§ **Task goal**: Please repeat the lines below word for word, omitting the pictures.

-------------------------

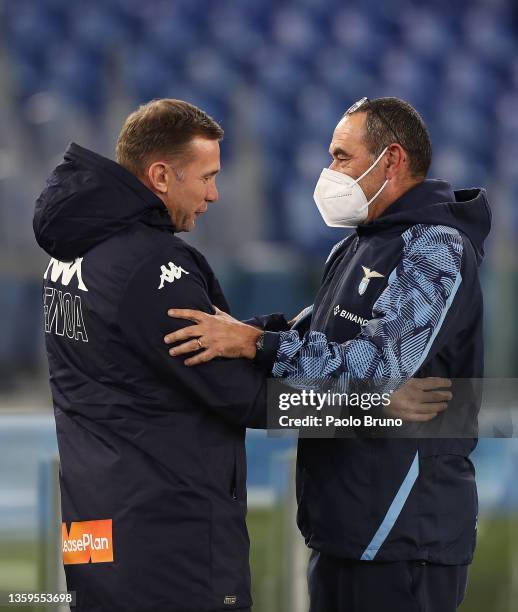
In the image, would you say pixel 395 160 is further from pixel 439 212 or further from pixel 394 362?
pixel 394 362

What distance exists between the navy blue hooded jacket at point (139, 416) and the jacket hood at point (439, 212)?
41 centimetres

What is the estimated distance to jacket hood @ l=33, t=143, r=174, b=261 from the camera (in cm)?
177

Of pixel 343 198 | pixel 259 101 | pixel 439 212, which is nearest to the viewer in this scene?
pixel 439 212

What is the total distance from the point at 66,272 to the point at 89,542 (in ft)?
1.52

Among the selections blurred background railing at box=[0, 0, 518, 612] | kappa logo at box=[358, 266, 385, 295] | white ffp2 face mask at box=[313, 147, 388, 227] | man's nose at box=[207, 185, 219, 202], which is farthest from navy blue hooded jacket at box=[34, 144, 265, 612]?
blurred background railing at box=[0, 0, 518, 612]

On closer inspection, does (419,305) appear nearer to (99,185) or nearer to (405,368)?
(405,368)

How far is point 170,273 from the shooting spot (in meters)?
1.73

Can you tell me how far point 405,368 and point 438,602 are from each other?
1.48 ft

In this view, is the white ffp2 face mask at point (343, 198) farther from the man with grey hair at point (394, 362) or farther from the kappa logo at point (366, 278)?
the kappa logo at point (366, 278)

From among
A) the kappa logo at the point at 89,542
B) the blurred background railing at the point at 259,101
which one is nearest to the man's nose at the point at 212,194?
the kappa logo at the point at 89,542

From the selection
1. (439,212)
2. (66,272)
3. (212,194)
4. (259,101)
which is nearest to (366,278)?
(439,212)

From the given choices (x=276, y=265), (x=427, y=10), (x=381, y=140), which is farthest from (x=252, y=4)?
(x=381, y=140)

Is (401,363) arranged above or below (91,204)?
below

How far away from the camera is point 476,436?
2.00 metres
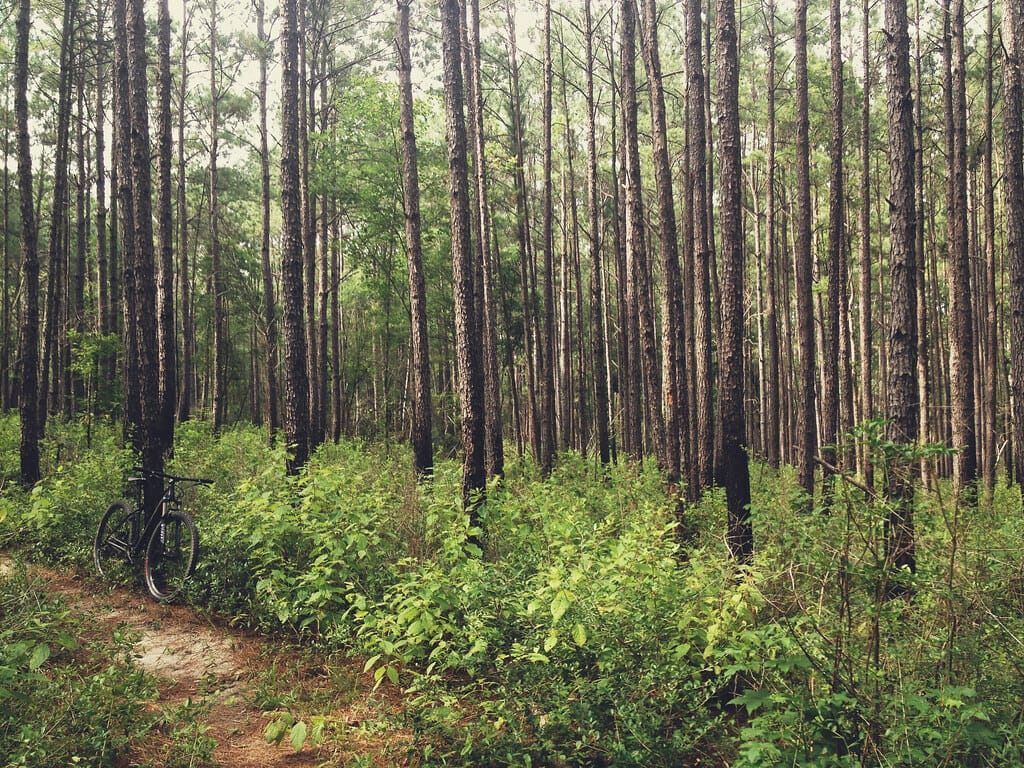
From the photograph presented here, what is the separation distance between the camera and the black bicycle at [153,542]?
265 inches

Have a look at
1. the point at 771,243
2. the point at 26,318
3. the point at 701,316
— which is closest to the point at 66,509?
the point at 26,318

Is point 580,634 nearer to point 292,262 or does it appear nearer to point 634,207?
point 292,262

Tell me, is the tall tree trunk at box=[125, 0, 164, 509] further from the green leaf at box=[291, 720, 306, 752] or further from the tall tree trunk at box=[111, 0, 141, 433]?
the green leaf at box=[291, 720, 306, 752]

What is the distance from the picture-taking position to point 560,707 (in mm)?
3916

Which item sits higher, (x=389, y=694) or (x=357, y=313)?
(x=357, y=313)

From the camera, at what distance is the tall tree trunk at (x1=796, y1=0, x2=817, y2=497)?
12.3 meters

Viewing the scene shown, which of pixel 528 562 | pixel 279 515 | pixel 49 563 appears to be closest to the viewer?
pixel 528 562

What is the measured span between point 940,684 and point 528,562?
3266 millimetres

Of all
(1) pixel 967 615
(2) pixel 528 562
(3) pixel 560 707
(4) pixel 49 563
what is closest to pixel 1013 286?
(1) pixel 967 615

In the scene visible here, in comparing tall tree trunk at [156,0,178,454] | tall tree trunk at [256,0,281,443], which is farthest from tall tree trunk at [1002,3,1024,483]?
tall tree trunk at [256,0,281,443]

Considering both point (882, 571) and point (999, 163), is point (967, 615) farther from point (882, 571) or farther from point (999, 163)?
point (999, 163)

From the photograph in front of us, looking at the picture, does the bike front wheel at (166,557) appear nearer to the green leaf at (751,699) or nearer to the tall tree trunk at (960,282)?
the green leaf at (751,699)

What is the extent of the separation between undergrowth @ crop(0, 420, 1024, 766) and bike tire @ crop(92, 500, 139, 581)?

-------------------------

§ **Complete output**:
In the image, would you say pixel 395 160 is further from pixel 439 212 or further from pixel 394 362?
pixel 394 362

What distance exists between the navy blue hooded jacket at point (139, 416) and the jacket hood at point (439, 212)?
41 centimetres

What is the estimated distance to jacket hood @ l=33, t=143, r=174, b=261 from the camera (in cm)?
177

Of pixel 343 198 | pixel 259 101 | pixel 439 212, which is nearest to the viewer in this scene?
pixel 439 212

What is the total distance from the point at 66,272 to the point at 89,542 (in ft)?
1.52

Among the selections blurred background railing at box=[0, 0, 518, 612] | kappa logo at box=[358, 266, 385, 295] | white ffp2 face mask at box=[313, 147, 388, 227] | man's nose at box=[207, 185, 219, 202], which is farthest from navy blue hooded jacket at box=[34, 144, 265, 612]?
blurred background railing at box=[0, 0, 518, 612]

On closer inspection, does (419,305) appear nearer to (99,185) or nearer to (405,368)?
(405,368)

How far is point 170,273 from the shooting spot (in meters)?
1.73

Can you tell me how far point 405,368 and point 438,602 are from each other?
1.48 ft

In this view, is the white ffp2 face mask at point (343, 198) farther from the man with grey hair at point (394, 362) or farther from the kappa logo at point (366, 278)?
the kappa logo at point (366, 278)

From among
A) the kappa logo at the point at 89,542
B) the blurred background railing at the point at 259,101
which one is nearest to the man's nose at the point at 212,194?
the kappa logo at the point at 89,542

From the selection
1. (439,212)
2. (66,272)
3. (212,194)
4. (259,101)
which is nearest to (366,278)?
(439,212)

From the given choices (x=276, y=265), (x=427, y=10), (x=381, y=140), which is farthest from (x=252, y=4)?
(x=381, y=140)

Is (401,363) arranged above or below (91,204)?
below

How far away from the camera is point 476,436?
2.00 metres
From the photograph presented here, what is the separation distance between the camera and the black bicycle at [153,542]?
265 inches

Have a look at
1. the point at 771,243
2. the point at 26,318
3. the point at 701,316
— which is closest to the point at 66,509?
the point at 26,318

Is point 580,634 nearer to point 292,262 or does it appear nearer to point 634,207?
point 292,262

Tell me, is the tall tree trunk at box=[125, 0, 164, 509] further from the green leaf at box=[291, 720, 306, 752] or further from the tall tree trunk at box=[111, 0, 141, 433]?
the green leaf at box=[291, 720, 306, 752]

What is the distance from the picture-taking position to point 560,707 (in mm)?
3916

Which item sits higher, (x=389, y=694) or (x=357, y=313)?
(x=357, y=313)

From the camera, at what distance is the tall tree trunk at (x1=796, y1=0, x2=817, y2=497)?
12.3 meters

Viewing the scene shown, which of pixel 528 562 | pixel 279 515 | pixel 49 563 appears to be closest to the viewer?
pixel 528 562

What is the measured span between point 940,684 and point 528,562?
3266 millimetres

Of all
(1) pixel 967 615
(2) pixel 528 562
(3) pixel 560 707
(4) pixel 49 563
what is closest to pixel 1013 286?
(1) pixel 967 615

In the scene visible here, in comparing tall tree trunk at [156,0,178,454] | tall tree trunk at [256,0,281,443], which is farthest from tall tree trunk at [1002,3,1024,483]?
tall tree trunk at [256,0,281,443]

Considering both point (882, 571) and point (999, 163), is point (967, 615) farther from point (882, 571) or farther from point (999, 163)?
point (999, 163)

From the photograph in front of us, looking at the picture, does the bike front wheel at (166,557) appear nearer to the green leaf at (751,699) or nearer to the tall tree trunk at (960,282)?
the green leaf at (751,699)

What is the extent of the separation between undergrowth @ crop(0, 420, 1024, 766) and bike tire @ crop(92, 500, 139, 581)?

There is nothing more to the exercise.